Death – Human (JB Hi-Fi, Blue/White/Gold Splatter Vinyl)

A different flavour to round out the haul. Death’s Human from 1991 is one of the most important metal albums ever made, the record where Chuck Schuldiner pivoted toward technical, progressive complexity and changed the genre forever. The lineup is extraordinary: Sean Reinert on drums, Paul Masvidal on guitar, and Steve DiGiorgio on fretless bass, all of whom would go on to form Cynic. It sounds like nothing else from that era of death metal, introspective and technically staggering in equal measure.
JB had it in on a very nice bone white, blue jay, and metallic gold splatter pressing from Relapse Records, housed in a silver foil laminated jacket.
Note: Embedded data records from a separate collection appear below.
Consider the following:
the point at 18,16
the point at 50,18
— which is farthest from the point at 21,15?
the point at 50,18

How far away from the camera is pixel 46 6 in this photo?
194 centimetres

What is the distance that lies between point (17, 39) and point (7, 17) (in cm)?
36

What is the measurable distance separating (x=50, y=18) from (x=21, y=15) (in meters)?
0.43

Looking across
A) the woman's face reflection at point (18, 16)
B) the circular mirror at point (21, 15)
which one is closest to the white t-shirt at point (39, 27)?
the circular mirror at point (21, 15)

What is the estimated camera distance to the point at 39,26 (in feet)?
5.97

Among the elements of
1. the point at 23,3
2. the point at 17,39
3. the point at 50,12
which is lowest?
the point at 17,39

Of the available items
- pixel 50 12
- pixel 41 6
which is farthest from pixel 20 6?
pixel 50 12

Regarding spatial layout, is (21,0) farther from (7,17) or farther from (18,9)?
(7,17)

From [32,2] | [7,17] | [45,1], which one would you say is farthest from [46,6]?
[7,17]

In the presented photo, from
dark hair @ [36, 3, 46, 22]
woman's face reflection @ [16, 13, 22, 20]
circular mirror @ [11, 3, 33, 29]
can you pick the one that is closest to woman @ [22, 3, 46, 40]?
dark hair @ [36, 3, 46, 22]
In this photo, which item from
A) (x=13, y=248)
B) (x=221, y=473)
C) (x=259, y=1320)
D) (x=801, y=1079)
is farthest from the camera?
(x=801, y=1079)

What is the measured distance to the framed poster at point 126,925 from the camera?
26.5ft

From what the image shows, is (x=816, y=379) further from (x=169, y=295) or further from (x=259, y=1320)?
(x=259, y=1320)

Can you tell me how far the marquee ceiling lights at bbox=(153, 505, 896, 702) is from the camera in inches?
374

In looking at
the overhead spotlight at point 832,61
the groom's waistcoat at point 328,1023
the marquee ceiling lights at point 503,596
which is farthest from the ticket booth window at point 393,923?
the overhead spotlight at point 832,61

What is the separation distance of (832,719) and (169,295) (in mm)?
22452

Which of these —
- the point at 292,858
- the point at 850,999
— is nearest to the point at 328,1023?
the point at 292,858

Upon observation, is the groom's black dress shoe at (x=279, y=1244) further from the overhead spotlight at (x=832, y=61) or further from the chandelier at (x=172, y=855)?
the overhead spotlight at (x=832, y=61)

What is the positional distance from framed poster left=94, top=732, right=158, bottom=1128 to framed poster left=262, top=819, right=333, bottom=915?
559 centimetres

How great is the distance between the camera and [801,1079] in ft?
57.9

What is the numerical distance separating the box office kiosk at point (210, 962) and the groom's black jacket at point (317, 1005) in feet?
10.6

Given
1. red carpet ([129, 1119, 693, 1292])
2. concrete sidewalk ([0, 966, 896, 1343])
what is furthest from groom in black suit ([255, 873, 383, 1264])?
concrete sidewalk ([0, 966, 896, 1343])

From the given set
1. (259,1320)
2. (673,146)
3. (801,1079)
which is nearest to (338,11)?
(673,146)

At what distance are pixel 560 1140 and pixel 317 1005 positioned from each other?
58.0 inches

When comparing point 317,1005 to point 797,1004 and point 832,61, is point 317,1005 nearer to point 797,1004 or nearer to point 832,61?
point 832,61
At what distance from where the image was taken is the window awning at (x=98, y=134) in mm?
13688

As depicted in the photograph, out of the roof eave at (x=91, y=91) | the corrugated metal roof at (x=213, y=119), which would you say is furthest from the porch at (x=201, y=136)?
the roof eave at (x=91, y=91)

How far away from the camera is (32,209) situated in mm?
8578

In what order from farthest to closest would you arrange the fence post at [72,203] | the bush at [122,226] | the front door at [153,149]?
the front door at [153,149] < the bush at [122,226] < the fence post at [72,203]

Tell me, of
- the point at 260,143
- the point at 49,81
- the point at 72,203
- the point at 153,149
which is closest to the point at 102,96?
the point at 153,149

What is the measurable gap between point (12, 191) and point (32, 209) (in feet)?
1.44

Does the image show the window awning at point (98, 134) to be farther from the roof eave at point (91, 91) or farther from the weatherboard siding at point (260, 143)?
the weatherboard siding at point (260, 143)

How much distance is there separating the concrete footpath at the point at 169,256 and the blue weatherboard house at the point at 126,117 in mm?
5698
It’s been available in various colour variants for a while now, but this colourway is particularly striking, the kind of vinyl that looks almost too good to play. Almost.
A solid weekend all told. The King’s Birthday sales made each of these a little easier to justify. It was worth leaving the safe confines of my house to brave the hoardes, and the traffic, to pick these up.